Clint Eastwood: le dernier héros solitaire

A presque 85 ans, Clint Eastwood vient de sortir son dernier film, American Sniper, déjà encensé par la critique et le public. L’occasion de s’intéresser à la vie de ce cinéaste inépuisable.Par Hervé Tropéa, à Los Angeles.

Une fois de plus, il a réussi son pari. American Sniper, son dernier film, est un grand Eastwood. Sorti un bon mois avant la France, le biopic cartonne outre-Atlantique. Pluie d’oscars (six nominations) attendue le 22 février. Haletant, bien interprété – excellent Bradley Cooper –, sensible, pas une minute de trop, rien à jeter. Reste que malgré ses qualités, le film fait polémique là-bas, comme il le fera sans doute chez nous dans une moindre mesure. C’est que Clint a adapté la biographie d’un héros peu porté – à la différence d’un Walt Kowalski, interprété par lui-même dans Gran Torino, à la rédemption ou au pardon.

Le sniper le plus meurtrier de l’histoire de l’armée américaine a vraiment existé. Chris Kyle, c’est son nom, a été élevé au Texas dans le respect des valeurs Dieu-Famille-Patrie. Après les attentats du 11-Septembre, il s’engage. Fine gâchette, sa mission en Irak était d’abattre l’ennemi mais uniquement pour protéger ses compatriotes. Un profil qui a tout naturellement intéressé l’acteur qui tirait plus vite que son ombre dans les films de Sergio Leone. « En étant tireur d’élite, explique-t-il, Chris Kyle a tué plus de 60 personnes (lui en revendique 255, ndlr). Il l’a fait pour son pays, au nom de ses valeurs patriotiques. Il était convaincu de faire le bien en Irak. C’est quelque chose que je respecte. » Même si on le sait, Clint a toujours été contre l’intervention américaine en Irak. Le hic, c’est que dans sa biographie, Le diable de Ramadi (surnommé ainsi par les insurgés irakiens) regrette de n’avoir pas tué plus de « sauvages » là-bas. Héros national, surtout dans les Etats conservateurs américains, il est mort en 2013… sous les balles d’un vétéran pris d’un coup de folie.

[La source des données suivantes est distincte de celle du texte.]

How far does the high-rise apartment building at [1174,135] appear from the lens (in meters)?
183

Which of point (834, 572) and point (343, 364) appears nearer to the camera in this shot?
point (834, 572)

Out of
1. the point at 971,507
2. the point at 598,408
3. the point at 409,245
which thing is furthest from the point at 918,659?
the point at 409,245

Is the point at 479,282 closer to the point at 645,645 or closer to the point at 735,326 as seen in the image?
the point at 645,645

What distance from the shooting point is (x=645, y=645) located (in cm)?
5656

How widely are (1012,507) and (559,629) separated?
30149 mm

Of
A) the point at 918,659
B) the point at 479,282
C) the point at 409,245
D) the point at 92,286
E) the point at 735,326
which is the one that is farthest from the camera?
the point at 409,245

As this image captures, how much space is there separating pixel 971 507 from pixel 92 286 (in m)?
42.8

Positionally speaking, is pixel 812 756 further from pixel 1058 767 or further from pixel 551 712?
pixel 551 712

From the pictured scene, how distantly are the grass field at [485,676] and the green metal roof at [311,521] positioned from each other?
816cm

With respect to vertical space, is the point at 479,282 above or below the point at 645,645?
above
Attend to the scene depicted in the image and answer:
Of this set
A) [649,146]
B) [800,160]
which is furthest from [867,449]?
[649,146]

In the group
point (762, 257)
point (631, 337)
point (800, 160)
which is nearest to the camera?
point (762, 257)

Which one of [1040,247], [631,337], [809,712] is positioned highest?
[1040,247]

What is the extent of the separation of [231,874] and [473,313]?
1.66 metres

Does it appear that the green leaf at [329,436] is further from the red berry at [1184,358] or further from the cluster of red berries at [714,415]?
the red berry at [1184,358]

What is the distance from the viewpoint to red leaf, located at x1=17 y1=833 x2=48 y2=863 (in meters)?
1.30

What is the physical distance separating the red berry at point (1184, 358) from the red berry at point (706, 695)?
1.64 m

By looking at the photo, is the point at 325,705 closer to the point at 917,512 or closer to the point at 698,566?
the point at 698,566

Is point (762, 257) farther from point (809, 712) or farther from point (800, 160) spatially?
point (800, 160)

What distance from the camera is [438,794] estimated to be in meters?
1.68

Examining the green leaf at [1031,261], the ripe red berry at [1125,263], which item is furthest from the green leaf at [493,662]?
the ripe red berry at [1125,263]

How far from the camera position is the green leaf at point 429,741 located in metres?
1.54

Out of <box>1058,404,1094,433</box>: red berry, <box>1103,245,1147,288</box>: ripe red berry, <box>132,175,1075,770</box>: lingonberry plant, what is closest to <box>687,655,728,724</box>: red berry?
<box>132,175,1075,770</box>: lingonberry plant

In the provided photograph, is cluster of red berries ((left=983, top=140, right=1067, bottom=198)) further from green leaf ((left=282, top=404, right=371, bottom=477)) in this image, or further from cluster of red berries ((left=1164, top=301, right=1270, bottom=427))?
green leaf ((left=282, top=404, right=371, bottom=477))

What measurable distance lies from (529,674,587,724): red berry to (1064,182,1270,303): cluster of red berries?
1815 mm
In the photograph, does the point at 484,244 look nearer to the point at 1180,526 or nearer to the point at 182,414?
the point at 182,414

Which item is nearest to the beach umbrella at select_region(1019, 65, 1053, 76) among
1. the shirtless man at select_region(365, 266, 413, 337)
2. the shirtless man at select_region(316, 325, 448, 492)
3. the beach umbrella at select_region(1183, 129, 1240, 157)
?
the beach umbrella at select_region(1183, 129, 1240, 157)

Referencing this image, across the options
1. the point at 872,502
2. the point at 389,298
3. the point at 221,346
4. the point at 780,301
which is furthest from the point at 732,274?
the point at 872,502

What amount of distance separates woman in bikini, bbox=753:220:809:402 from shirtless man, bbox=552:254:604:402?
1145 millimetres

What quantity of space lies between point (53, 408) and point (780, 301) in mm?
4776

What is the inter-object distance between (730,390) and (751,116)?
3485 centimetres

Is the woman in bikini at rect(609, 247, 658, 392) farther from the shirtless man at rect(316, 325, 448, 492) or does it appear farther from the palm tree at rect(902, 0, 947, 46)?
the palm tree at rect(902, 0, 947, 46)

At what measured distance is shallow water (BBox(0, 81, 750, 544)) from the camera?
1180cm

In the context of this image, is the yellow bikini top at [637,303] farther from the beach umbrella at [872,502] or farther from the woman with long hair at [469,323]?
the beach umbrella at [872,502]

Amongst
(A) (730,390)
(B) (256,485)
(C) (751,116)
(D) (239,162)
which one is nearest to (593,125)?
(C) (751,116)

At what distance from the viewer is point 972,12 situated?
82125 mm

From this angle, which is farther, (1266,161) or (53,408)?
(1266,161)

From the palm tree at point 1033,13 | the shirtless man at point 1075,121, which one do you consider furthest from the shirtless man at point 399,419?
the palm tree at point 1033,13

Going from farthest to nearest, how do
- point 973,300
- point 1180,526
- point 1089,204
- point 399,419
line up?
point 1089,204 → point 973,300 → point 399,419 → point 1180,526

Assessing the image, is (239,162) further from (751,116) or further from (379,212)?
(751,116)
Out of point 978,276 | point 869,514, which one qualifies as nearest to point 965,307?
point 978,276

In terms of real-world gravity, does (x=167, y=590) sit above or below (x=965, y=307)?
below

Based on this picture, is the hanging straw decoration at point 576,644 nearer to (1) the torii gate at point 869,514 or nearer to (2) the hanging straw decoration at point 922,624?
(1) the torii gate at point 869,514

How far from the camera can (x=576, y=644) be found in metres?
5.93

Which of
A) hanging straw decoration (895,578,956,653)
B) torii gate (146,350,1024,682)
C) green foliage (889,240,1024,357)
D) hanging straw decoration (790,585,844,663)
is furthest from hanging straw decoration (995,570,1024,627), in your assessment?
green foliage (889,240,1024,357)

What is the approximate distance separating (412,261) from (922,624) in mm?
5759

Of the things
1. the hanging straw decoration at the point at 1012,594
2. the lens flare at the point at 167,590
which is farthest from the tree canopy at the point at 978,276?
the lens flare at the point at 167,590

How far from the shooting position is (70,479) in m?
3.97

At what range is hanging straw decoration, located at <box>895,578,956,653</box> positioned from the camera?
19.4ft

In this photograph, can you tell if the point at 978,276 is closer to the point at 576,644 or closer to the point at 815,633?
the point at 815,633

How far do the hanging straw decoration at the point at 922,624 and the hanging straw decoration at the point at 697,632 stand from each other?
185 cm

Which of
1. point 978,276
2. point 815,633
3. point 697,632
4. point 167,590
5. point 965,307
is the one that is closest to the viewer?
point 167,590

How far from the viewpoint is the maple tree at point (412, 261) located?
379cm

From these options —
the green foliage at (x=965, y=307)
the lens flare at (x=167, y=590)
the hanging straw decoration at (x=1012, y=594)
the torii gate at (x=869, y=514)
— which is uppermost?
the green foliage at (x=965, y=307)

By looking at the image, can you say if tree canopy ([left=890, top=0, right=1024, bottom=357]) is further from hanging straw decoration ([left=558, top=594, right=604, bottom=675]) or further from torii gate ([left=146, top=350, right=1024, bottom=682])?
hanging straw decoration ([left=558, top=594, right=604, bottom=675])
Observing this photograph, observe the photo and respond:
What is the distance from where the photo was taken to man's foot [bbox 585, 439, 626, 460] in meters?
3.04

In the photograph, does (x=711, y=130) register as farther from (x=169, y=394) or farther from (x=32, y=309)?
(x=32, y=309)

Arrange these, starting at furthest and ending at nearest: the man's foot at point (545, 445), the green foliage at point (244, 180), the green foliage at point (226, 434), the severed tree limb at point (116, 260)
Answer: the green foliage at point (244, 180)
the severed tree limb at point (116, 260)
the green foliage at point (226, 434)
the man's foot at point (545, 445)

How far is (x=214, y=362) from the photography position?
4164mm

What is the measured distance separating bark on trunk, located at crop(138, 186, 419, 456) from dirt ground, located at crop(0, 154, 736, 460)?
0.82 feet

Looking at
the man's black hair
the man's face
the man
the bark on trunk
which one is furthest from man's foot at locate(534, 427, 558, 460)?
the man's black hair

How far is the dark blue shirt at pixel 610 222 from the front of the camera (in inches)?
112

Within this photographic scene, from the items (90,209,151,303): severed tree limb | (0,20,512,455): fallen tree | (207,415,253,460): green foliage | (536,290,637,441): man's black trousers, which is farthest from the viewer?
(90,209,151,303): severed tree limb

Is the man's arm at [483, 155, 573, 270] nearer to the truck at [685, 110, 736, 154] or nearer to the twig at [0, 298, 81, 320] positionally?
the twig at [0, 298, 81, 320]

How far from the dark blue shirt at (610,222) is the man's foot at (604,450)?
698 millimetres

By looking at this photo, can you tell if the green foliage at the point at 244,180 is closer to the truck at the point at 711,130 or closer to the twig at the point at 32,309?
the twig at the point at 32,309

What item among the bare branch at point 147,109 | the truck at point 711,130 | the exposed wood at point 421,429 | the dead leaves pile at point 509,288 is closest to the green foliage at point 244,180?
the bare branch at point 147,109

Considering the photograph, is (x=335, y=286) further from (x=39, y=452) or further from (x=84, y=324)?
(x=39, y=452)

Il y a donc ceux qui veulent voir American Sniper comme une hagiographie et s’en réjouissent. Et ceux qui s’en indignent. Enfin, les plus nombreux, ceux qui y voient le récit d’un destin mais aussi la parfaite illustration de l’absurdité de la guerre, vu, entre autres, la tension extrême qu’elle entraîne, avec traumatisme à la clé chez Kyle et les siens de retour au pays.

Reste que Clint Eastwood a toujours aimé les hommes qui se dressent et « en ont », et luttent pour leurs valeurs. Contre le petit confort général. Celle du patriotisme, aussi. Notion toutefois toute relative selon les époques. “J’ai grandi dans les années 30, la Seconde Guerre mondiale a éclaté lorsque j’avais onze ans. A cette époque-là, tout le monde était patriotique. En 1951, j’ai été réquisitionné par l’armée à cause de la guerre de Corée et nous nous demandions tous ce que nous allions bien faire là-bas. Même sentiment pour la guerre du Vietnam. Malgré tout, oui, on peut dire que je suis patriotique. Quant aux armes à feu, la dernière que j’ai tenue était une M1 sur le tournage de Gran Torino quand je me suis mis à crier ‘Ne marche pas sur ma pelouse!’ « Clint ou le dernier héros solitaire (il vient de divorcer de Dina, sa deuxième épouse): »Je suis en totale admiration devant ceux qui vivent un beau mariage jusqu’à leur mort. Je crois que c’est devenu quelque chose de très difficile à réaliser de nos jours.” Plus qu’un bon film visiblement.